Teaching Assistant: Natalia Calfat

Course Description

How public policies are designed and implemented has enormous real-world importance. Learning about how things worked and did not work is therefore critical if we want to improve public policies. Learning about how things work requires ‘theory-based’ evaluation methods. This course introduces participants to theory-based evaluation methods and how they can be used both in the design, monitoring and evaluation phases of public policy. In the first part of the course, we will discuss the different types of claims made across policy evaluation methods, focusing on understanding the difference between the assessment of average treatment effects using randomized controlled trials, and more processual knowledge about how things work from theory-based case studies.

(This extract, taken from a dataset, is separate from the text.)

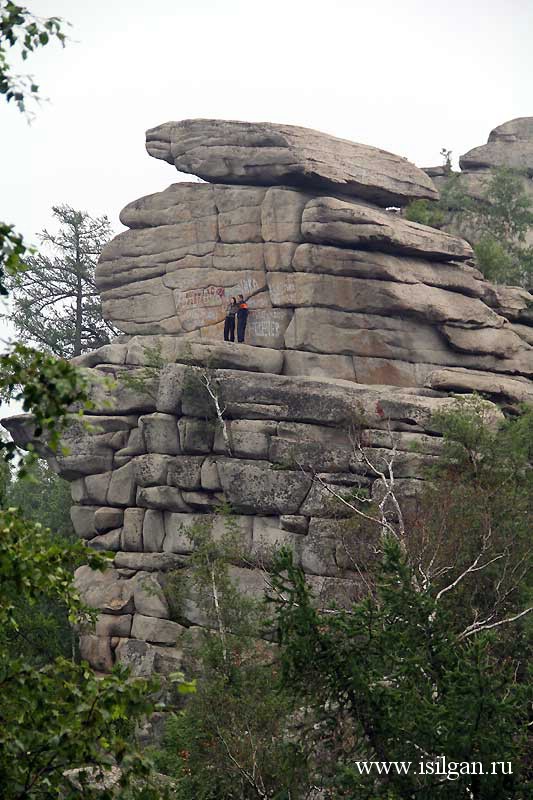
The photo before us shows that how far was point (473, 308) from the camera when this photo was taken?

The second part focuses on how to better theorize a theory-of-change for projects in ways that explicate why a given policy intervention can be plausibly expected to produce a desired policy outcome. The third part of the course turns to how a theory-of-change can be used to monitor and evaluate public policies. The final part of the course discusses the types of lessons that can be drawn to enable better evidence-based policies to be developed and implemented. While the course primarily draws on examples from the field of development policy, the course is broadly applicable to all types of public policy.

Dates - This course runs January 22-26, 2024.

what we will learn

PREREQUISITES

Familiarity with case study methods, or experience in social science research methods.